Now, the autism “evaluation” is scheduled for mid-November at LifeScape in Sioux Falls, SD. We chose to have him evaluated in Sioux Falls, SD, because the Rapid City LifeScape is scheduled out on autism “evaluations” until 2019 sometime. So, come mid-November, he will be seen at LifeScape in Sioux Falls, SD, where he will play and interact with a therapist, a physical therapist, an occupational therapist, and a speech therapist all at once in a four hour time frame. After this, he will have an “official” diagnosis and we will know where he falls on the spectrum and have a little more information. He is scheduled to start therapy before this evaluation, as mentioned above.

Then South Dakota has what they call the Birth to 3 Program. Your child is evaluated at the local school and you are assigned a caseworker to help advocate for your child and to explain and advise you of the resources out there for families with children with special needs.
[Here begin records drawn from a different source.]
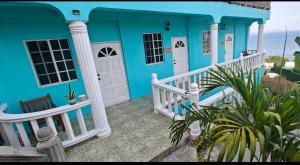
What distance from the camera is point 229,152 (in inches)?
53.6

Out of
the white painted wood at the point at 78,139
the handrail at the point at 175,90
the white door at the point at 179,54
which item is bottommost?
the white painted wood at the point at 78,139

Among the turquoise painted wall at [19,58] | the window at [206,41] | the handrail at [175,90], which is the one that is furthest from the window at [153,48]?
the window at [206,41]

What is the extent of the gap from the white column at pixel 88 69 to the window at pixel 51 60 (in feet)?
5.07

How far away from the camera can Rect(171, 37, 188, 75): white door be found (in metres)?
6.47

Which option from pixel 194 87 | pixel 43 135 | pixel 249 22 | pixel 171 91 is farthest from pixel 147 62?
pixel 249 22

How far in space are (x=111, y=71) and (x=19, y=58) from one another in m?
2.32

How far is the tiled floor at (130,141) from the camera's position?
280 centimetres

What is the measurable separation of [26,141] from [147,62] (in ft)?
13.6

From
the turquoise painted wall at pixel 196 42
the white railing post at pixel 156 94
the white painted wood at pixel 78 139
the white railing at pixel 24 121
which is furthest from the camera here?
the turquoise painted wall at pixel 196 42

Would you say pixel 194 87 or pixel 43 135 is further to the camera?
pixel 194 87

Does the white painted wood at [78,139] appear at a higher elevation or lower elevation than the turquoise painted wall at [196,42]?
lower

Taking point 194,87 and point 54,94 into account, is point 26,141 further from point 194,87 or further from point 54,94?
point 194,87

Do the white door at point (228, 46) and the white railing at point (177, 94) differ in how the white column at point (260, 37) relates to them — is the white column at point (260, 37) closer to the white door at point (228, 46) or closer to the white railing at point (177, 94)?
the white door at point (228, 46)

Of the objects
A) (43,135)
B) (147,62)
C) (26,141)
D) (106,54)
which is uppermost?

You also work on your child’s plan for education, which is revised and reworked very often to keep your child on the right path for the way they learn. We start evaluations for this tomorrow, and have all the paperwork done, so far. There are also opportunities for therapists to see your child in your home or at daycare until they turn the age of three.

It seems so backwards. I am meeting at the school regarding education for my second child before my first…

My Army

As overwhelming and confusing as this all is, I am certain we will get a grasp on all of it and it will all become second nature. That being said, there is absolutely no way that things would have worked out the way that they have so far without the help of my family, my daycare providers, and my bosses at work. My parents put in a lot of time and help me out a lot. They are not just “watching the grandkids”. It takes extreme patience and understanding to watch my son. They aren’t just watching him, but learning to work with him. He absolutely cannot be left unsupervised unless he is in a completely “Gus proofed” room, and sometimes even then he can find something unsafe to do or get into. He cannot verbally communicate, so it can be very frustrating to figure out what he wants and needs. He is very curious and has some destructive behaviors. He never stops moving unless he is sleeping. Plus, he has a 3-year-old sibling that needs attention, too, which is so important to provide as well. I can’t just take both of my kids places. My son will “bolt” aka run off without return or any regard for danger etc. Therefore, doing something as simple as getting a haircut or going to the grocery store can really become a chore. My parents and my sister are what make these things possible and keep him safe. For that I am already eternally grateful and know just how lucky and blessed I am. This goes for daycare, too. I know his daycare providers had to have noticed that he had some problems. I let them know what was going on once we knew, and they thanked me for telling them and have been on this journey with us 100%. Seriously, how amazing is that? I know that my son requires more work and attention, and would completely understand if they felt he’d be better off somewhere else, but they have taken this on and are willing to help in any way they can. That’s love. I know that my children’s daycare providers truly love them. That in itself is one of the biggest blessings a parent can find in a world full of so much scary. My boss and coworkers also deserve praise in being so willing to listen to me, work with me, work out a schedule with me, and always make time to talk to and interact with my littles when they are around.

Although this is a never-ending process and a life of constant learning, adjusting, and compromising, I know that I have plenty to be thankful for. Sometimes, it just helps to blow off a little steam.